La réaction sulfatique interne
L’attaque sulfatique interne se produit lorsque le béton est au contact d’une source interne de sulfates et se traduit par une dégradation du matériau par formation d’ettringite ou de thaumasite. Ces sulfates peuvent avoir plusieurs provenances : l’eau de gâchage, les adjuvants utilisés, le ciment lui-même ou encore les granulats dans lesquels les sulfates se trouvent sous forme de gypse, d’anhydrite et/ou de pyrite. La perméabilité du milieu est un critère important pour la vitesse de dégradation qui est dépendante des échanges ioniques : un béton, même riche en sulfates, ne réagira pas s’il n’est pas soumis à un environnement humide [Divet, 1996]. La qualité du béton (type de ciment, cure, état d’endommagement avant l’attaque…) mais également le type de sulfates et leur concentration définissent l’intensité de l’attaque sulfatique. Il faut toutefois noter que peu de désordres sont actuellement connus compte tenu des normes limitant la teneur en sulfates des composés entrant dans la fabrication du béton.

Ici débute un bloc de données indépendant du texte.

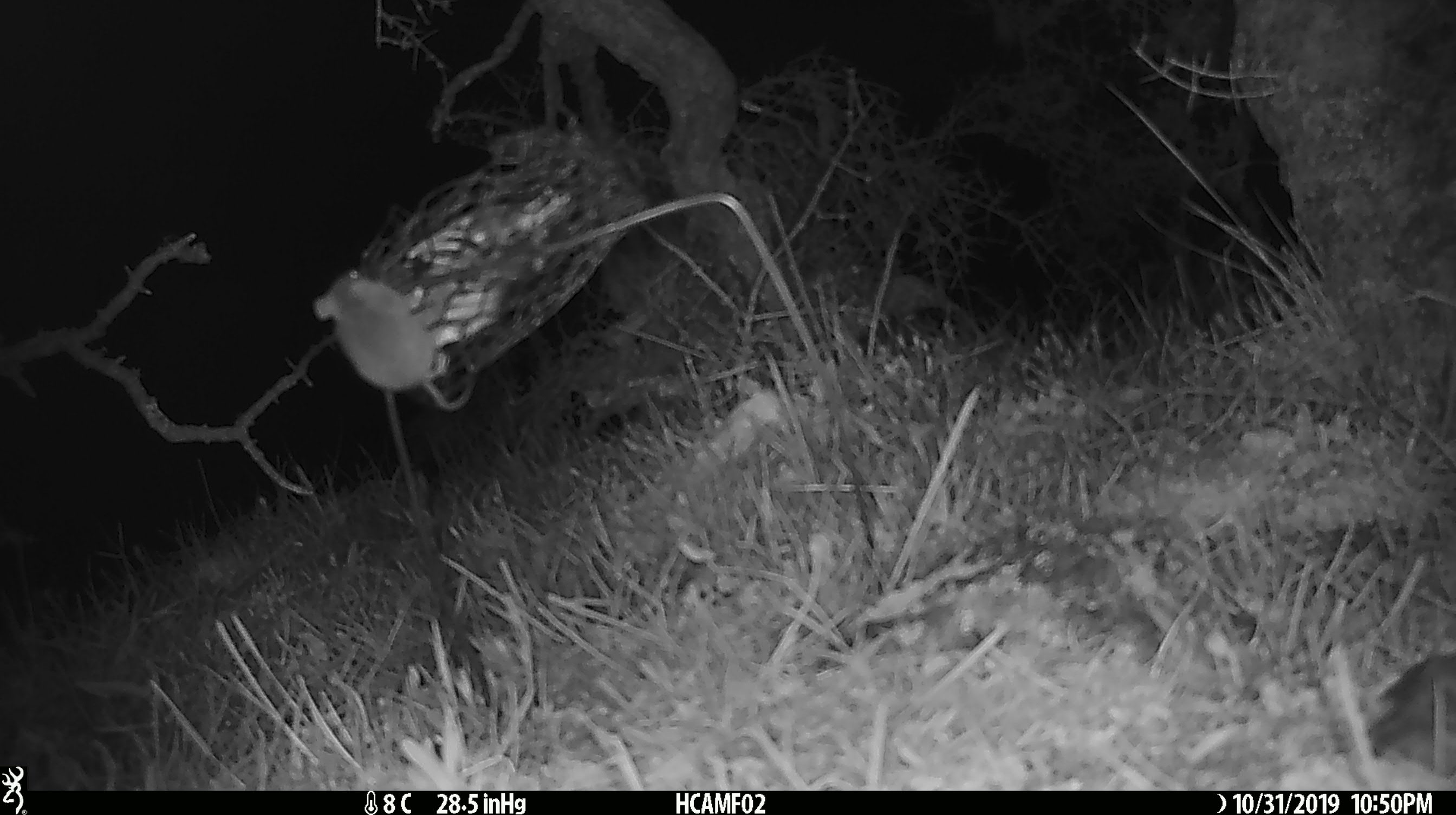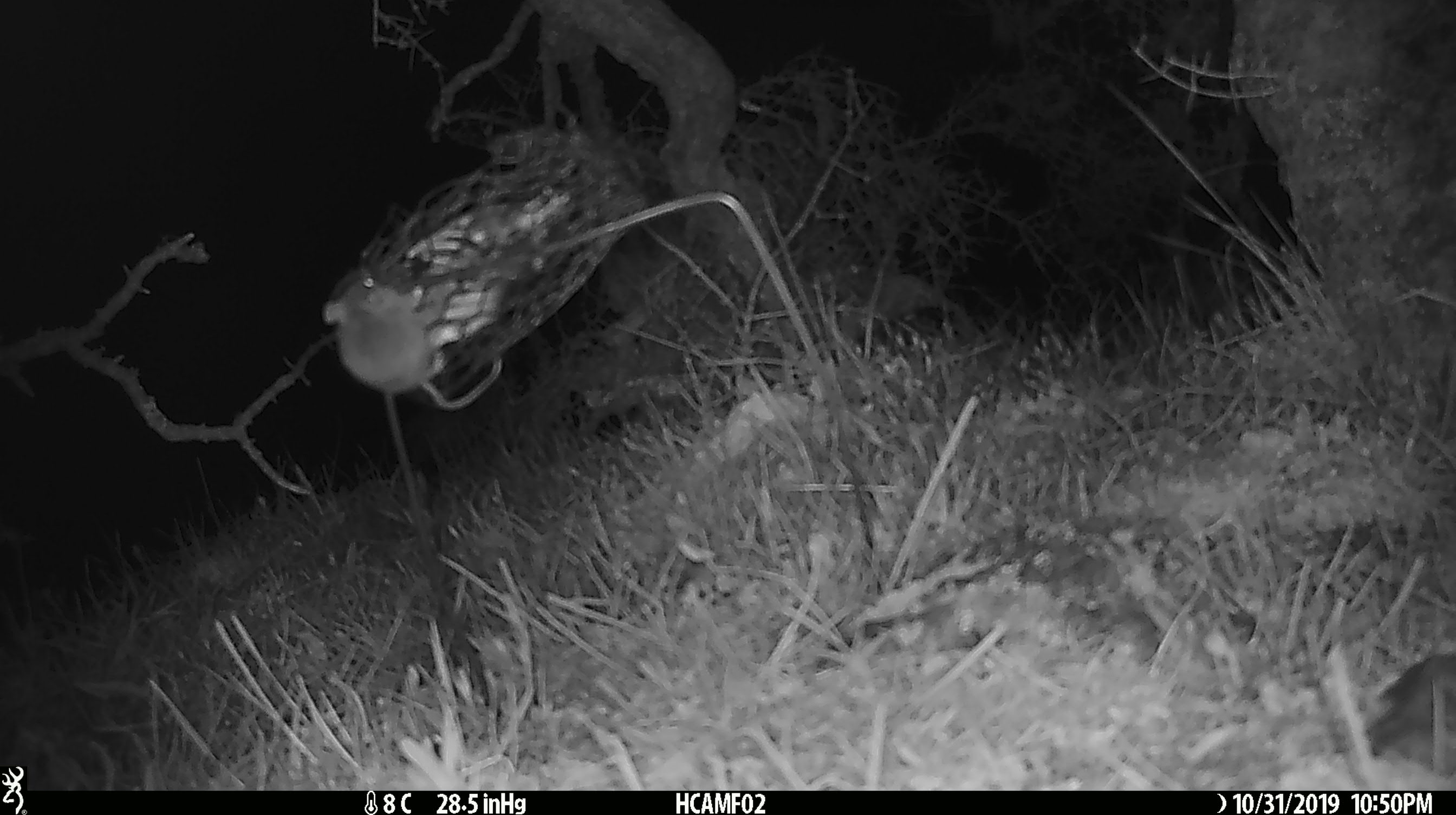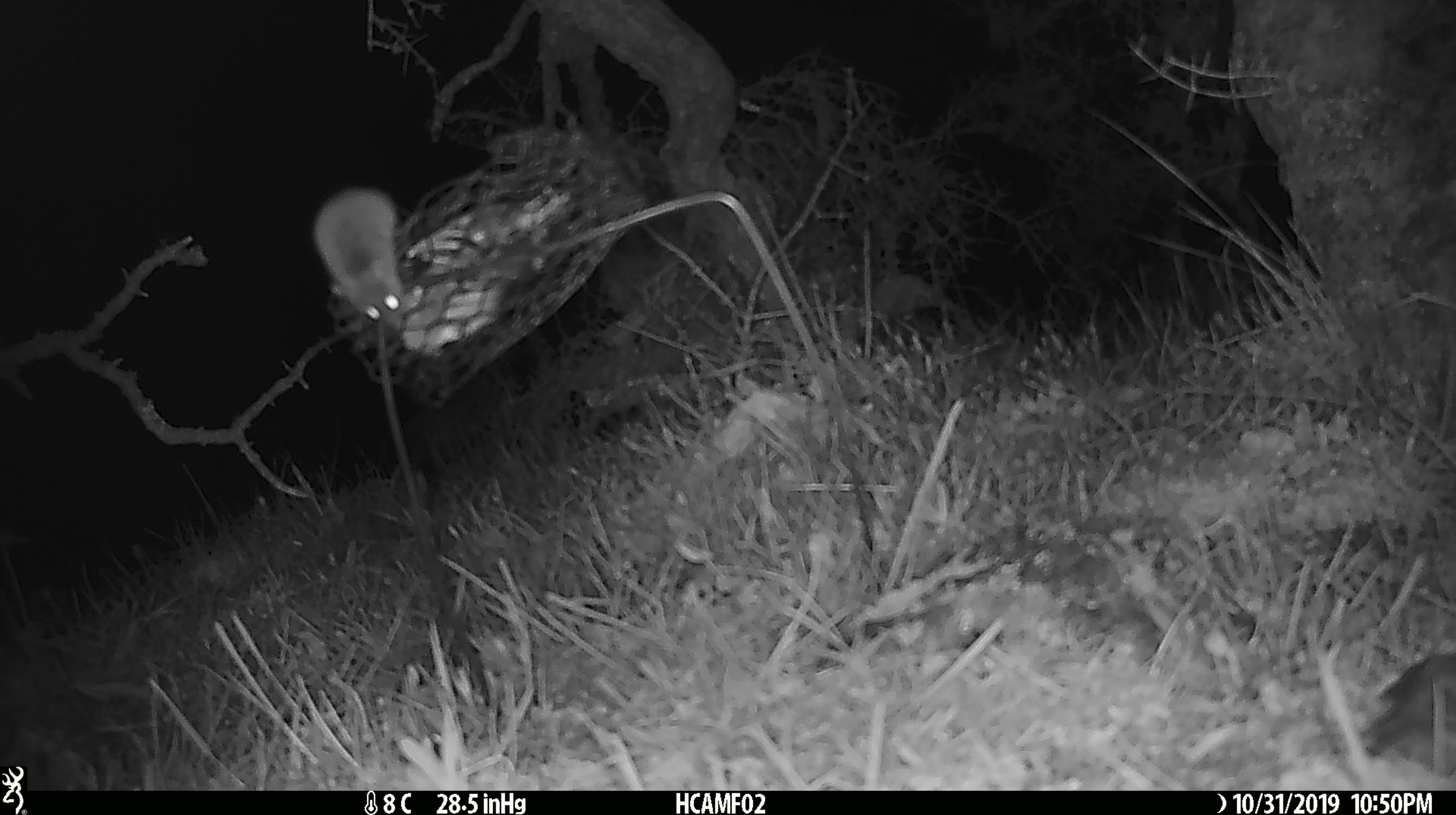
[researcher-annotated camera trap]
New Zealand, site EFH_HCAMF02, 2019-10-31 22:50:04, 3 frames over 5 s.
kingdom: Animalia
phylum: Chordata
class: Mammalia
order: Rodentia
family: Muridae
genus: Mus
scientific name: Mus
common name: mouse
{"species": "mouse (Mus)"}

Les causes de l’attaque sulfatique interne
Les mécanismes de l’attaque sulfatique ne sont pas toujours bien connus et les recherches continuent. Cette attaque conduit à la formation de produits sulfatés secondaires, l’ettringite et la thaumasite étant les plus connus, susceptibles de provoquer l’expansion du béton et de détériorer ses propriétés chimiques et mécaniques. La modification de la porosité ou la création des fissures par exemple peuvent être des conséquences de cette détérioration. Suivant l’attaque sulfatique, en fonction du ciment utilisé, ces modifications peuvent conduire à la ruine du béton.
Dans un béton « pollué » par les sulfates, deux mécanismes, entrant en jeu simultanément, induisent des dégradations du matériau [Divet, 2001 ; GranDuBé, 2007] :
● Formation de gypse « tardif »
Cette réaction met en jeu un sel sulfaté et la portlandite, mais également le calcium des silicates de calcium hydratés (C-S-H) :
Ca2+ + 2OH- + 2Na+ + SO4 2- + 2H2O → CaSO4.2H2O + 2NaOH
Le gypse nouvellement formé est nommé gypse « tardif » afin de pas le confondre avec le gypse servant de régulateur de prise lors de l’hydratation.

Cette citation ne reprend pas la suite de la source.